━━━━━ Entries provided ━━━━━
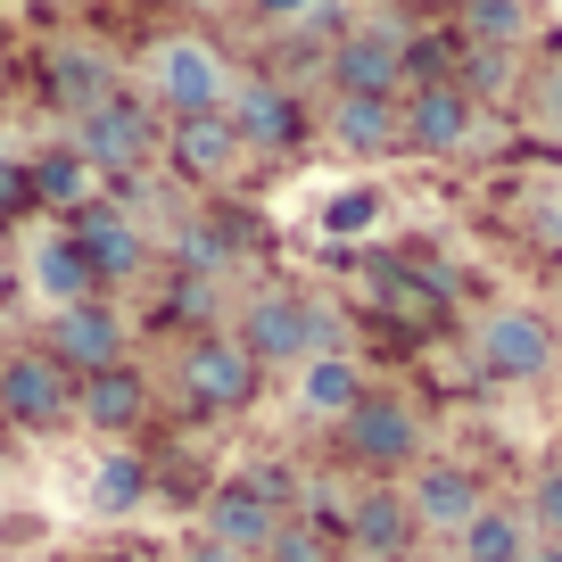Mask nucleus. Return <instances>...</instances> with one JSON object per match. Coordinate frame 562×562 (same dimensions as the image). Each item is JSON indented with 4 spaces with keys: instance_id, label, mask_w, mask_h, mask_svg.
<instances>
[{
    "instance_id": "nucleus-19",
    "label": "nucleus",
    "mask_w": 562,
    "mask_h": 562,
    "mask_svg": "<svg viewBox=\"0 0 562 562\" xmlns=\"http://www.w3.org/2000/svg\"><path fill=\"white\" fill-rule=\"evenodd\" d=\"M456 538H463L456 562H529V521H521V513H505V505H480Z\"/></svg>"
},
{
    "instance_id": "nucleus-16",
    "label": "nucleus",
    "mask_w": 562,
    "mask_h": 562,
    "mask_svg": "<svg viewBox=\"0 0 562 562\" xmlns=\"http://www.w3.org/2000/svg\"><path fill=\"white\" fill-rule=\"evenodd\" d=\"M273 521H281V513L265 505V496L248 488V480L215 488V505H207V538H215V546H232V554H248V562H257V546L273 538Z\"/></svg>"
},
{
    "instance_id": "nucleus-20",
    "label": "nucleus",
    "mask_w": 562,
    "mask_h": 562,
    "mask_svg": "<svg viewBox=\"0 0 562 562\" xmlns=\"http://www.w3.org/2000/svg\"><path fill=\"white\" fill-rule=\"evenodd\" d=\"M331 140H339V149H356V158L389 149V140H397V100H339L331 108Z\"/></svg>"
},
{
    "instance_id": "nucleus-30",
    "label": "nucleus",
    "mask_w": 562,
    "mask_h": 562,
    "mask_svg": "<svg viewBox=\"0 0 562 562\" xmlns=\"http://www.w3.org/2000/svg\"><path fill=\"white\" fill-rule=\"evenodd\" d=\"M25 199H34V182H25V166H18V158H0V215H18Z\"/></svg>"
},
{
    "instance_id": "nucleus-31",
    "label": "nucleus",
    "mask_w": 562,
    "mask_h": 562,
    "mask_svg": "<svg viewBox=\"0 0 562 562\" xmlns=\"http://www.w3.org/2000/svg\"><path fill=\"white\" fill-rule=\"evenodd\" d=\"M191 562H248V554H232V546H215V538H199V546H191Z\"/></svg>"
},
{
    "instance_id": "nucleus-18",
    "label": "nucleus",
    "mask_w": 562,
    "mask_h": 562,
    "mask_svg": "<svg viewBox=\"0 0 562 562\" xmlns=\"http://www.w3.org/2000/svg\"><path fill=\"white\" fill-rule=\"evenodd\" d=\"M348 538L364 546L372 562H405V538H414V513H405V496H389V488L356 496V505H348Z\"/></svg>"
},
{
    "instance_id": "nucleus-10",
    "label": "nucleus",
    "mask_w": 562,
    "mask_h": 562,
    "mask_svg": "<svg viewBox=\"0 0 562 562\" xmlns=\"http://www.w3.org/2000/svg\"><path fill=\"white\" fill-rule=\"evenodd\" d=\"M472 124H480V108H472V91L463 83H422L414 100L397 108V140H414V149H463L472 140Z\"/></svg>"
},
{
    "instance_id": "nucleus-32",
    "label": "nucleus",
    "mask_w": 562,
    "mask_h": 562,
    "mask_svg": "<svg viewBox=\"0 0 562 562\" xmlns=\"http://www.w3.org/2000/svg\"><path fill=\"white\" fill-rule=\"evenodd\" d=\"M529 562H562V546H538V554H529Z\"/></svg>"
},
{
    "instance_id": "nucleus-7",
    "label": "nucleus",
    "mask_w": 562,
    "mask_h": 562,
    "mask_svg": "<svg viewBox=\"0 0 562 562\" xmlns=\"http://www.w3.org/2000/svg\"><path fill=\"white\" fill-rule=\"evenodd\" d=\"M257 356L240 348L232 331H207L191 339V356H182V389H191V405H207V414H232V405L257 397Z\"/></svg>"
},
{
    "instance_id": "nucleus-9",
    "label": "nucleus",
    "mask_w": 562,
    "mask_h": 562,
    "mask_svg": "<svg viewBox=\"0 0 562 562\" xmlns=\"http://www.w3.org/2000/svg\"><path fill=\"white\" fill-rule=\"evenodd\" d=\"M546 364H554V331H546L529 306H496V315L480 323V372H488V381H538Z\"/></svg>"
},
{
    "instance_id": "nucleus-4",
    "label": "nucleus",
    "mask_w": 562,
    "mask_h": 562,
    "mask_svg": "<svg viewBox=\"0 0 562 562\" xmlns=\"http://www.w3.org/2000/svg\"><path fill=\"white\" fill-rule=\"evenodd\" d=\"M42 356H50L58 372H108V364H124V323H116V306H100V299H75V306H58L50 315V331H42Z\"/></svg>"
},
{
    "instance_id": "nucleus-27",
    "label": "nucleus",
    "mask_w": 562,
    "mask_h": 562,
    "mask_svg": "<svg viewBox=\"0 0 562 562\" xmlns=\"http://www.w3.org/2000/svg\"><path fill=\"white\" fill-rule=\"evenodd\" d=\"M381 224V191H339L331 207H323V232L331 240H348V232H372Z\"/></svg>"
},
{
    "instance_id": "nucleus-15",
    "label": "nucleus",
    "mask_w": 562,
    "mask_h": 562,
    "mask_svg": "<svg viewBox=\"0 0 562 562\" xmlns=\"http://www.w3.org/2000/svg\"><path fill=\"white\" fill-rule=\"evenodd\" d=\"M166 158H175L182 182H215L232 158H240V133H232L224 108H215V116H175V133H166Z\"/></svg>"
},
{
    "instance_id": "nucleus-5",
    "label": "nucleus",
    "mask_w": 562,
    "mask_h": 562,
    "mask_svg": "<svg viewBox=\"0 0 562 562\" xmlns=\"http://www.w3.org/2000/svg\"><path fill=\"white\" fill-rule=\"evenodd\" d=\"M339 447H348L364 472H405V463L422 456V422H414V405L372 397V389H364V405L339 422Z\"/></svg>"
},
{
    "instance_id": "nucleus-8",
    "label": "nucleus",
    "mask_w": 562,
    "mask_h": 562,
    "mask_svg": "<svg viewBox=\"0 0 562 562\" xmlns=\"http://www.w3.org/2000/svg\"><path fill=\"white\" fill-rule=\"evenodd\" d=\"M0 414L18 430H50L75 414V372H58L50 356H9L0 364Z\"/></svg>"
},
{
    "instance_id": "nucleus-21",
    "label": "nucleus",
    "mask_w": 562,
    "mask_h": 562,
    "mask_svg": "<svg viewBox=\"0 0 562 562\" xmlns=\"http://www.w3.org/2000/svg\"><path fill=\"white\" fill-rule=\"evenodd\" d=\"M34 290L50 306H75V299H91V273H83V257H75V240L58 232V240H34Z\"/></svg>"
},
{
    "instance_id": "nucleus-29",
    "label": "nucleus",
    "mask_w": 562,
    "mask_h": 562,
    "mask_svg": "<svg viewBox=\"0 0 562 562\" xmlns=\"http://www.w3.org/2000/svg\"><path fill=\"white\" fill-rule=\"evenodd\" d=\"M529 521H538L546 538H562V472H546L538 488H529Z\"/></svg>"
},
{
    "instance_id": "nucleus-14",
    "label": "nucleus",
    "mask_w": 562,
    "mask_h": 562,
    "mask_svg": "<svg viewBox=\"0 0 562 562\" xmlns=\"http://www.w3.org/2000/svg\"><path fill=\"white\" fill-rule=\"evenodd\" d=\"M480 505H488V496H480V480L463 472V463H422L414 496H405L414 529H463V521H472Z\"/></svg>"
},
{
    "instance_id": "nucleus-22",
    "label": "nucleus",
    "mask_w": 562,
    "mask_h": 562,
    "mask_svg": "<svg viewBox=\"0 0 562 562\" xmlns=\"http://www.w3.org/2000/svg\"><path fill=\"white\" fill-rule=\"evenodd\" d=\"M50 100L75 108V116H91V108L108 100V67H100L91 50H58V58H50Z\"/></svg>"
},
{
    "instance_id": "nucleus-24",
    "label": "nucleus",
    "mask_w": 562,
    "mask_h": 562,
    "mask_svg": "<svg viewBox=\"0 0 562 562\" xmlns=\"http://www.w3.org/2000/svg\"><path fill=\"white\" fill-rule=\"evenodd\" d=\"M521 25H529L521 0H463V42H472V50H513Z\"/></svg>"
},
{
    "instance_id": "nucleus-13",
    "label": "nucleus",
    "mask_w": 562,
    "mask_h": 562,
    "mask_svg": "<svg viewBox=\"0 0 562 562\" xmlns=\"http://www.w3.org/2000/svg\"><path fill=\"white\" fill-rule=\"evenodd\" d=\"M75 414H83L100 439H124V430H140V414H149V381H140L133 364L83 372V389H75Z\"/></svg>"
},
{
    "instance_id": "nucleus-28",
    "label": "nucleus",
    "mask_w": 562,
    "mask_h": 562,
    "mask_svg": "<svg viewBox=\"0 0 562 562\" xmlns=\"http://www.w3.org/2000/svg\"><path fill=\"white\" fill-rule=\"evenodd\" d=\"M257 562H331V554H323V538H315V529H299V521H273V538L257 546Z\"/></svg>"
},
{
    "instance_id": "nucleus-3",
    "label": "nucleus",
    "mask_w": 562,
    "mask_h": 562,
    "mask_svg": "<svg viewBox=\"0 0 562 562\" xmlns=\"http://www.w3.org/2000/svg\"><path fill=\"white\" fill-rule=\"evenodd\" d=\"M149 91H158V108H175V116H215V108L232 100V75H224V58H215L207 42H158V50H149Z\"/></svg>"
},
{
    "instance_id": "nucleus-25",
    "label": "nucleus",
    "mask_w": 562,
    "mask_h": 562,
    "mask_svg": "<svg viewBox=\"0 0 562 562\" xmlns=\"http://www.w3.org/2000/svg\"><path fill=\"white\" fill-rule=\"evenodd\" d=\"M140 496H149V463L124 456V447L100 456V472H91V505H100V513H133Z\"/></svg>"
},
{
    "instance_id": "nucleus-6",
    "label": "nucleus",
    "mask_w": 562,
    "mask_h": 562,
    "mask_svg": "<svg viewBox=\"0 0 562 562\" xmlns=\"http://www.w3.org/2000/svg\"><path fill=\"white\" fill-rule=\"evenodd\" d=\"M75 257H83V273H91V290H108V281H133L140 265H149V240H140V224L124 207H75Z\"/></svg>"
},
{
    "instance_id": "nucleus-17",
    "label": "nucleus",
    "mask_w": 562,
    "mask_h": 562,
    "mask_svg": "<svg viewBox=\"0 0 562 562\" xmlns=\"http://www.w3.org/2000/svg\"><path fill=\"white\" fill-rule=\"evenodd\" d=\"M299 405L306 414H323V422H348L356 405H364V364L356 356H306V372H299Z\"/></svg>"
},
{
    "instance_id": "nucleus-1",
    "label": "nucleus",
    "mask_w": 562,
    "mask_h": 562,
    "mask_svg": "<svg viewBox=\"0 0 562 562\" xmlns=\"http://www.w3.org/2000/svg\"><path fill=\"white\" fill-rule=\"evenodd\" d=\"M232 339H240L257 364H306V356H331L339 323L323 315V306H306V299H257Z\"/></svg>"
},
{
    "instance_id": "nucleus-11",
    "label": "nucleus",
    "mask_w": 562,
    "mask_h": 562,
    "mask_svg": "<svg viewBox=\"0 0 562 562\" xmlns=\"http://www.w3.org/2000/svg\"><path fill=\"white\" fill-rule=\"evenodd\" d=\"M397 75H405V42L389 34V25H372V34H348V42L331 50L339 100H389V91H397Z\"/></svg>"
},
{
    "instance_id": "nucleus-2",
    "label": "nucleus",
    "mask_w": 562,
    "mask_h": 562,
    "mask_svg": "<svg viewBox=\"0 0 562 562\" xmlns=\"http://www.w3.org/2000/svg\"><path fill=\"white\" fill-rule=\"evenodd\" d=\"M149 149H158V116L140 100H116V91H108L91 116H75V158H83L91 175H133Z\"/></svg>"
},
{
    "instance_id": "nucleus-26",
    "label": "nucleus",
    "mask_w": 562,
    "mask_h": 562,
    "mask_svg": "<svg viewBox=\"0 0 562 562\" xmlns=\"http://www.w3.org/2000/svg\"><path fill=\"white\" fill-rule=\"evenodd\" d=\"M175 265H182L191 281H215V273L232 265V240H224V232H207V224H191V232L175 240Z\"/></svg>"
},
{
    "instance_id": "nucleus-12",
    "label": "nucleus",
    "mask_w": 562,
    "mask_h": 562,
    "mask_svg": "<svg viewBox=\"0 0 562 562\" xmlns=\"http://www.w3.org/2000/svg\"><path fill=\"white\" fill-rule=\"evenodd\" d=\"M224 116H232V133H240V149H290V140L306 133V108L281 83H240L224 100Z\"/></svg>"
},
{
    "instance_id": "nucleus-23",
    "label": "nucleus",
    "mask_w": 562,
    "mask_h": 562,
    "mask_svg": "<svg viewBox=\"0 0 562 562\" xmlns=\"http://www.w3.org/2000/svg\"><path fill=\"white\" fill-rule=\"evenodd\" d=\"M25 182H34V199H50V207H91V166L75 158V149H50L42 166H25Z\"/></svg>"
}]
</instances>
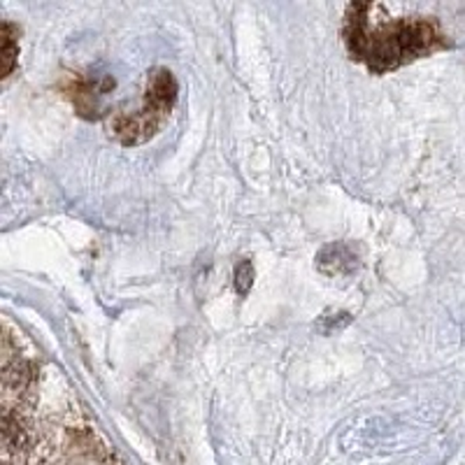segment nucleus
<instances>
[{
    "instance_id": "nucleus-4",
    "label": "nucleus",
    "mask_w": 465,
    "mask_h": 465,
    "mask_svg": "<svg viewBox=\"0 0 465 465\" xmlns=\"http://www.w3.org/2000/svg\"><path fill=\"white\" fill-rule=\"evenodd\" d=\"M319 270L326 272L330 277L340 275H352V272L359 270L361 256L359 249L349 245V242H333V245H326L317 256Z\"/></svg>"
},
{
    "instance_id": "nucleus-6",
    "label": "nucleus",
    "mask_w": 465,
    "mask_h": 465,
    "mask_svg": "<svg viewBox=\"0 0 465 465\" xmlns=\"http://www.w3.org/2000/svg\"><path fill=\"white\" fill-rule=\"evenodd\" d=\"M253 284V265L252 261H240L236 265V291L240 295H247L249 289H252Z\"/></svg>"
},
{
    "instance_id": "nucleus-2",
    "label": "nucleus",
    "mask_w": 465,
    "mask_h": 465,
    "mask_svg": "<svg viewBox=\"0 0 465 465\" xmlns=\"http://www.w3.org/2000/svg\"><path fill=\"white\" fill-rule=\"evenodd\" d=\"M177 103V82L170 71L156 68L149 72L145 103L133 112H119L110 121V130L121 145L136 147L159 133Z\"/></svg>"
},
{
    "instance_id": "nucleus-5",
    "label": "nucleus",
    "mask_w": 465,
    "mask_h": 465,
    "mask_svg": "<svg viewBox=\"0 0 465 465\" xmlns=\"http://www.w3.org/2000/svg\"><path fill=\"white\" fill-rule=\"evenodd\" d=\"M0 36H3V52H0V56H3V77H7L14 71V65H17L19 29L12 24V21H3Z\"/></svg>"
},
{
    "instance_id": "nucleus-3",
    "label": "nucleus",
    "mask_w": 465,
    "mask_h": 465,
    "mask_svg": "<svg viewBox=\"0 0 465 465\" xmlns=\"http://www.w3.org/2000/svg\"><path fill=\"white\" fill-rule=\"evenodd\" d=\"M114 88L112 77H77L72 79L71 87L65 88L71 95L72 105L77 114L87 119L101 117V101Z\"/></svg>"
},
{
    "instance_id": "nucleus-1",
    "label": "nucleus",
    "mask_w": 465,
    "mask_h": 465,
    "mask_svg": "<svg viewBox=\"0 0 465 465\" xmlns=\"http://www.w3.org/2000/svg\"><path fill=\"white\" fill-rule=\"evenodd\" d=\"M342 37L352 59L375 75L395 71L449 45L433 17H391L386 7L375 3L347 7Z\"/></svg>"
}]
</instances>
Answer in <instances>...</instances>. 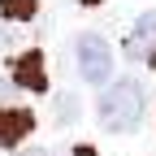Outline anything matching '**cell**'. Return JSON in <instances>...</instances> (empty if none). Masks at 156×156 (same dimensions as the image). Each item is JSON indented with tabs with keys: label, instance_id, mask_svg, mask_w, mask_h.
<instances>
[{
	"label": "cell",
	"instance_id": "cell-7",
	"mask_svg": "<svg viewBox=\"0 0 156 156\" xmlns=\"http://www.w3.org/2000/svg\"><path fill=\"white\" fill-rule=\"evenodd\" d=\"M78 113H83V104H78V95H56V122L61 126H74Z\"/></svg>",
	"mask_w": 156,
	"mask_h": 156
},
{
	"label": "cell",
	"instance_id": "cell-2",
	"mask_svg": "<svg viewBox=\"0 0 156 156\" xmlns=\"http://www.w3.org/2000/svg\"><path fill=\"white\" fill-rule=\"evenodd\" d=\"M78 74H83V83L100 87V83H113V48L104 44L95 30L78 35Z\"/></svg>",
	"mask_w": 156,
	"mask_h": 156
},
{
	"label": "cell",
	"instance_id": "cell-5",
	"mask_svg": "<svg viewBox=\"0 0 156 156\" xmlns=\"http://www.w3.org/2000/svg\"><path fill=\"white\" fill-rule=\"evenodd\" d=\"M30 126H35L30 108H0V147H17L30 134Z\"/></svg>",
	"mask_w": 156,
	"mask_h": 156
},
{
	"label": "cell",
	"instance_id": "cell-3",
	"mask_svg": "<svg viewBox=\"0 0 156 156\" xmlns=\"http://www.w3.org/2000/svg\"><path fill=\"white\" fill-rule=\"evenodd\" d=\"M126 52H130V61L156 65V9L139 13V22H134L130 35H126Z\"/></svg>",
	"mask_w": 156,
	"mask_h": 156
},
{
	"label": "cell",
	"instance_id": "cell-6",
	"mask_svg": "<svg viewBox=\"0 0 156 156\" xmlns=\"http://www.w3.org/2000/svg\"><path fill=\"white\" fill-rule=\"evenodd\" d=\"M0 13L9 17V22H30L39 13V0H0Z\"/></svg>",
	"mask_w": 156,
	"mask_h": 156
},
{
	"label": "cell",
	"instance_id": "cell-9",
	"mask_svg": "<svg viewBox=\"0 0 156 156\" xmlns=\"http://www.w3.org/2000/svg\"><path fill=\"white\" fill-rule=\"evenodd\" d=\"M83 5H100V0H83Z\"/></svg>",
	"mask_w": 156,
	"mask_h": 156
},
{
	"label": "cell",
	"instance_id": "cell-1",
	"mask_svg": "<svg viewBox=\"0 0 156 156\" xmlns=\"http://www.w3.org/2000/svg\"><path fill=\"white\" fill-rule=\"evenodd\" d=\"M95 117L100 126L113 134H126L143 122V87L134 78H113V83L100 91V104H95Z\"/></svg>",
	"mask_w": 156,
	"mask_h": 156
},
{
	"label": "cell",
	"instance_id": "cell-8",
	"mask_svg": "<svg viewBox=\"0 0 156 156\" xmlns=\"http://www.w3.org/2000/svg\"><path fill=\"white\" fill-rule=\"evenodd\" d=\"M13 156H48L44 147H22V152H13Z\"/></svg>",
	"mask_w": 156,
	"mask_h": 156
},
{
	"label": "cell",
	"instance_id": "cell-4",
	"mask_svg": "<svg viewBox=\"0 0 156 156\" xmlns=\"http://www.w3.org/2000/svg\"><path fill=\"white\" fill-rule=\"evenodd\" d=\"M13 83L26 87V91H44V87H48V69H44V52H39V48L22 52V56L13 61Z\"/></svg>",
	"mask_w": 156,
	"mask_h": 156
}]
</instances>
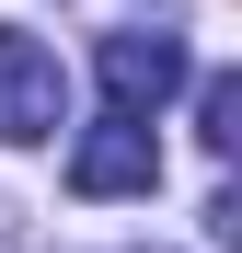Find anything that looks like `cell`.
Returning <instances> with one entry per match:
━━━━━
◆ **What to do**
Rewrite the lines from the start through the line containing "124H480V108H472V91L463 83H422L414 100L397", changing "Coordinate frame" to "Coordinate space" and keeping everything else the same. Leave the pictures out of your answer.

◆ **Finished exercise**
Mask nucleus. Return <instances>...</instances> with one JSON object per match. Coordinate space 562×562 (same dimensions as the image). Each item is JSON indented with 4 spaces with keys: instance_id, label, mask_w, mask_h, mask_svg.
<instances>
[{
    "instance_id": "nucleus-19",
    "label": "nucleus",
    "mask_w": 562,
    "mask_h": 562,
    "mask_svg": "<svg viewBox=\"0 0 562 562\" xmlns=\"http://www.w3.org/2000/svg\"><path fill=\"white\" fill-rule=\"evenodd\" d=\"M456 538H463L456 562H529V521H521V513H505V505H480Z\"/></svg>"
},
{
    "instance_id": "nucleus-16",
    "label": "nucleus",
    "mask_w": 562,
    "mask_h": 562,
    "mask_svg": "<svg viewBox=\"0 0 562 562\" xmlns=\"http://www.w3.org/2000/svg\"><path fill=\"white\" fill-rule=\"evenodd\" d=\"M273 521H281V513L265 505V496L248 488V480L215 488V505H207V538H215V546H232V554H248V562H257V546L273 538Z\"/></svg>"
},
{
    "instance_id": "nucleus-20",
    "label": "nucleus",
    "mask_w": 562,
    "mask_h": 562,
    "mask_svg": "<svg viewBox=\"0 0 562 562\" xmlns=\"http://www.w3.org/2000/svg\"><path fill=\"white\" fill-rule=\"evenodd\" d=\"M331 140H339V149H356V158L389 149V140H397V100H339L331 108Z\"/></svg>"
},
{
    "instance_id": "nucleus-30",
    "label": "nucleus",
    "mask_w": 562,
    "mask_h": 562,
    "mask_svg": "<svg viewBox=\"0 0 562 562\" xmlns=\"http://www.w3.org/2000/svg\"><path fill=\"white\" fill-rule=\"evenodd\" d=\"M25 199H34V182H25V166H18V158H0V215H18Z\"/></svg>"
},
{
    "instance_id": "nucleus-31",
    "label": "nucleus",
    "mask_w": 562,
    "mask_h": 562,
    "mask_svg": "<svg viewBox=\"0 0 562 562\" xmlns=\"http://www.w3.org/2000/svg\"><path fill=\"white\" fill-rule=\"evenodd\" d=\"M191 562H248V554H232V546H215V538H199V546H191Z\"/></svg>"
},
{
    "instance_id": "nucleus-18",
    "label": "nucleus",
    "mask_w": 562,
    "mask_h": 562,
    "mask_svg": "<svg viewBox=\"0 0 562 562\" xmlns=\"http://www.w3.org/2000/svg\"><path fill=\"white\" fill-rule=\"evenodd\" d=\"M348 538L364 546L372 562H405V538H414V513H405V496H389V488L356 496V505H348Z\"/></svg>"
},
{
    "instance_id": "nucleus-10",
    "label": "nucleus",
    "mask_w": 562,
    "mask_h": 562,
    "mask_svg": "<svg viewBox=\"0 0 562 562\" xmlns=\"http://www.w3.org/2000/svg\"><path fill=\"white\" fill-rule=\"evenodd\" d=\"M472 124H480V108H472V91L463 83H422L414 100L397 108V140H414V149H463L472 140Z\"/></svg>"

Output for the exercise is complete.